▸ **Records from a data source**

*****

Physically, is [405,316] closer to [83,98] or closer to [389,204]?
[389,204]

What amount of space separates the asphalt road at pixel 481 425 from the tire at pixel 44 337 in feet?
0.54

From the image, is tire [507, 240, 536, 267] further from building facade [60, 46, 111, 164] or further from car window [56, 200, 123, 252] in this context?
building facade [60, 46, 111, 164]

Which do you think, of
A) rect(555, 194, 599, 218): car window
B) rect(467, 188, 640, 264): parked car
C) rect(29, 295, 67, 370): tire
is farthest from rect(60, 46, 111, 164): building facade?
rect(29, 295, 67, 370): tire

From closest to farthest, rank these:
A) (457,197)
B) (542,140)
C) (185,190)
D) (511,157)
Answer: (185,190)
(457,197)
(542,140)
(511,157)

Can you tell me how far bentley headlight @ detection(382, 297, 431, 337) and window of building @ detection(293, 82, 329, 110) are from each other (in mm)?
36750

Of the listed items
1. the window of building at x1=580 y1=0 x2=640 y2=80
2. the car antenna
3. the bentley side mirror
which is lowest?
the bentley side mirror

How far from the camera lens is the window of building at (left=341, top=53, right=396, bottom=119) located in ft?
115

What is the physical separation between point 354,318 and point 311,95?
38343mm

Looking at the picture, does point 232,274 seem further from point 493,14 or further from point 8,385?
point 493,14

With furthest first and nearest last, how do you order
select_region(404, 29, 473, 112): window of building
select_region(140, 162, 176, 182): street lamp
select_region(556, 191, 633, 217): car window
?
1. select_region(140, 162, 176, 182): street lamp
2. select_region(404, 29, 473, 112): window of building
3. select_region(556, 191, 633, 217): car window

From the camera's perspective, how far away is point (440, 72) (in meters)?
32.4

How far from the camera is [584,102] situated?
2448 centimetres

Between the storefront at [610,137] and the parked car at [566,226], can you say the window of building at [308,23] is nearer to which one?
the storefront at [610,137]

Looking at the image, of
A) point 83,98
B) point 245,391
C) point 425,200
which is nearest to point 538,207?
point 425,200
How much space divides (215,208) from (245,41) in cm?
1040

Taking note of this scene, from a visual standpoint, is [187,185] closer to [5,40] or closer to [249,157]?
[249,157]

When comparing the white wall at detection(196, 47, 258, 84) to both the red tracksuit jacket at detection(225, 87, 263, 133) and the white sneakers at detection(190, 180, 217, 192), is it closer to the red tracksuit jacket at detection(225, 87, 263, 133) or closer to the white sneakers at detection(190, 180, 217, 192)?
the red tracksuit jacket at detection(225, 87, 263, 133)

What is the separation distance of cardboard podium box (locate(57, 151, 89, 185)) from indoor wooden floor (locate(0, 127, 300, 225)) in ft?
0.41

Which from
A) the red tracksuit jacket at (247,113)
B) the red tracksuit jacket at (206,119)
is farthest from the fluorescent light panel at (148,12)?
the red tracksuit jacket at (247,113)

*****

▸ **STATED EXERCISE**
Output the data above exactly, please, line for line.

▸ **EXPECTED ANSWER**
Physically, is [405,316] closer to [83,98] or closer to [389,204]?
[389,204]

What amount of space separates the asphalt road at pixel 481 425 from the tire at pixel 44 337 in feet?
0.54

From the image, is tire [507, 240, 536, 267] further from building facade [60, 46, 111, 164] or further from car window [56, 200, 123, 252] in this context?
building facade [60, 46, 111, 164]

Which do you think, of
A) rect(555, 194, 599, 218): car window
B) rect(467, 188, 640, 264): parked car
C) rect(29, 295, 67, 370): tire
is farthest from rect(60, 46, 111, 164): building facade?
rect(29, 295, 67, 370): tire

From closest to farthest, rank these:
A) (457,197)
B) (542,140)
C) (185,190)
D) (511,157)
Answer: (185,190)
(457,197)
(542,140)
(511,157)

Can you tell me how far bentley headlight @ detection(382, 297, 431, 337) and window of building @ detection(293, 82, 329, 110) are from each other (in mm)?
36750

Of the listed items
1. the window of building at x1=580 y1=0 x2=640 y2=80
2. the car antenna
3. the bentley side mirror
which is lowest?
the bentley side mirror

How far from the camera lens is the window of building at (left=341, top=53, right=396, bottom=119) located in ft?
115

What is the physical separation between point 354,318 and point 311,95?
38343mm

Looking at the picture, does point 232,274 seem further from point 493,14 or further from point 8,385?
point 493,14

With furthest first and nearest last, how do you order
select_region(404, 29, 473, 112): window of building
select_region(140, 162, 176, 182): street lamp
select_region(556, 191, 633, 217): car window
?
1. select_region(140, 162, 176, 182): street lamp
2. select_region(404, 29, 473, 112): window of building
3. select_region(556, 191, 633, 217): car window

From the camera's perspective, how far away is point (440, 72) (in meters)?
32.4

How far from the camera is [584,102] situated?
2448 centimetres

Between the storefront at [610,137] and the parked car at [566,226], can you say the window of building at [308,23] is nearer to which one?
the storefront at [610,137]

Looking at the image, of
A) point 83,98
B) point 245,391
C) point 425,200
which is nearest to point 538,207?
point 425,200
How much space divides (215,208) from (245,41) in cm?
1040

Taking note of this scene, from a visual standpoint, is [187,185] closer to [5,40] or closer to [249,157]?
[249,157]

When comparing the white wall at detection(196, 47, 258, 84) to both the red tracksuit jacket at detection(225, 87, 263, 133) and the white sneakers at detection(190, 180, 217, 192), is it closer to the red tracksuit jacket at detection(225, 87, 263, 133) or closer to the white sneakers at detection(190, 180, 217, 192)?
the red tracksuit jacket at detection(225, 87, 263, 133)

What is the separation distance of cardboard podium box (locate(57, 151, 89, 185)) from indoor wooden floor (locate(0, 127, 300, 225)) in ft?
0.41

Which from
A) the red tracksuit jacket at (247,113)
B) the red tracksuit jacket at (206,119)
is farthest from the fluorescent light panel at (148,12)?
the red tracksuit jacket at (247,113)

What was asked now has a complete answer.